You may have heard of or even signed up to a few webinars. Webinars are basically much longer ‘free video workshops’ which require a commitment, by a potential customer, to a specific time and date, on which the webinar will take place (unlike a free video, which can be watched instantly).
You can create webinars for courses/programmes ranging between £300 to £5000 and beyond.
The fact that webinars require a commitment of a time and date, but also the fact that they are much longer than a video workshop, means there are usually fewer people signing up than there would be to a free video, but the people who come out the other end are usually closer to a buying decision.
When your course/programme is higher in price, more time is needed to build that relationship with your potential customers – to warm them up. And a webinar is one of the options for doing this.
And as with the free video workshop option, you can guide people towards making an instant purchase or, if the price is higher and a phone call is needed, you can guide them to ‘book a call’.
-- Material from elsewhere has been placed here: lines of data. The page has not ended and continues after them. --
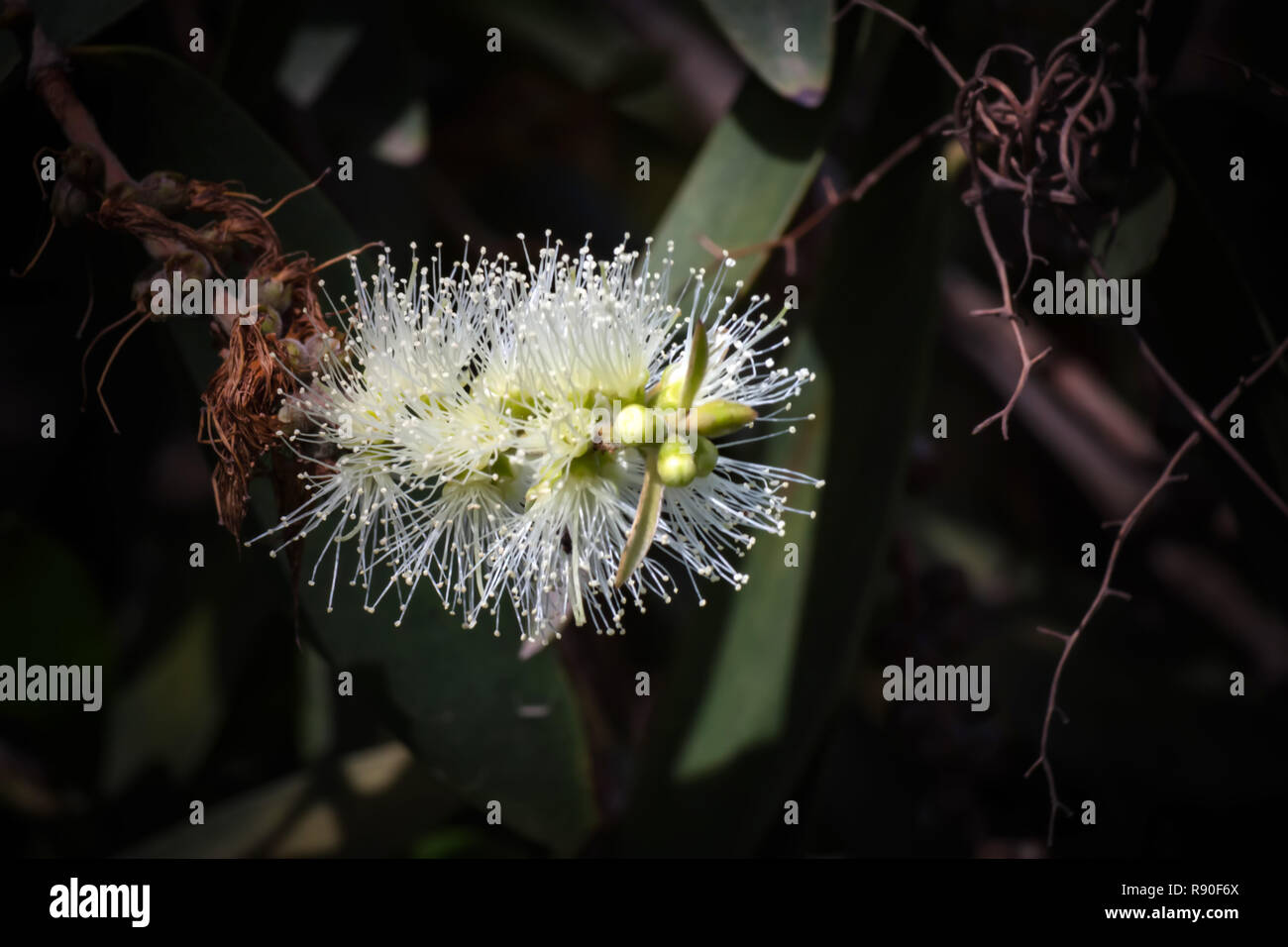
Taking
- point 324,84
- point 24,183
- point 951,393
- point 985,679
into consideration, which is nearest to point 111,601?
point 24,183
And another thing about webinars: although you can record them live, with a live audience watching and interacting, you can also take that live recording, and automate it. This means that the same live recording can be played over and over again, and can be automated so that people are signing up, watching the webinar, and hopefully buying your course or booking calls, without you having to do a thing.
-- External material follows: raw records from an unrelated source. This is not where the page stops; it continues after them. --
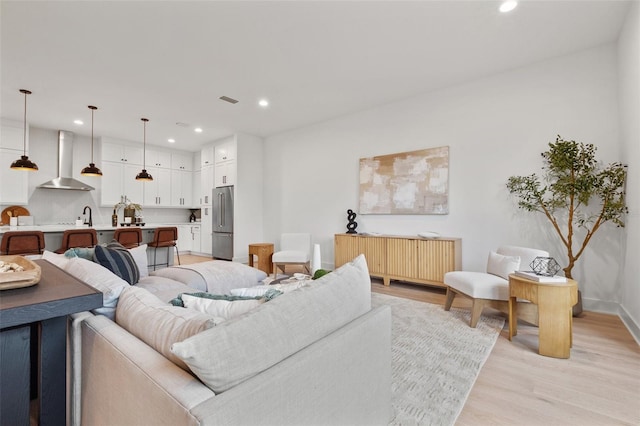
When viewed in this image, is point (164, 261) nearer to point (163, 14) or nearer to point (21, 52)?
point (21, 52)

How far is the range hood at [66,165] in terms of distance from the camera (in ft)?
19.2

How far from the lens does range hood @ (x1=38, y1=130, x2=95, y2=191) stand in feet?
19.2

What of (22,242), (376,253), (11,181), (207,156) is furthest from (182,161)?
(376,253)

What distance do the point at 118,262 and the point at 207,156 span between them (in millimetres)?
5415

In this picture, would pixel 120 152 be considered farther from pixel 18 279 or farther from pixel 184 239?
pixel 18 279

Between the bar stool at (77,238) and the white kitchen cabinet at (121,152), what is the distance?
3.06 meters

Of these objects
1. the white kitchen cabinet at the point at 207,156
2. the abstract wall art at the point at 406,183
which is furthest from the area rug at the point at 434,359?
the white kitchen cabinet at the point at 207,156

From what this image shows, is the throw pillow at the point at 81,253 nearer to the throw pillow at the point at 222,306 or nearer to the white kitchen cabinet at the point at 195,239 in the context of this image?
the throw pillow at the point at 222,306

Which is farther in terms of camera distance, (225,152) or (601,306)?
(225,152)

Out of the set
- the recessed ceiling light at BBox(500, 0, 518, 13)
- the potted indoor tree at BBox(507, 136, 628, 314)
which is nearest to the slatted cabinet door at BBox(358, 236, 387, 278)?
the potted indoor tree at BBox(507, 136, 628, 314)

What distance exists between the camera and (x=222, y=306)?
3.63 ft

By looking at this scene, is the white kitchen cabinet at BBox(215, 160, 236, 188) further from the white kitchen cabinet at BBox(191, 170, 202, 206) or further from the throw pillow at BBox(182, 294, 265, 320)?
the throw pillow at BBox(182, 294, 265, 320)

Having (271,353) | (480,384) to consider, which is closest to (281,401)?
(271,353)

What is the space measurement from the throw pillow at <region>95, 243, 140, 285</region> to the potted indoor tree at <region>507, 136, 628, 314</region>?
4.02 meters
We are developing a webinar training part of this programme, which will be available soon. But for now, we are teaching the ‘direct to offer’ and ‘free video workshop’ options. These two options have worked so incredibly well for us, and they’re easier to set up.
Another thing to remember is that all the messaging and the way you would structure the content of a ‘free video’ is very similar to a webinar. A webinar is just longer (60-90mins as opposed to 10-30mins for the free video). And for a webinar, the software you have to use is quite different.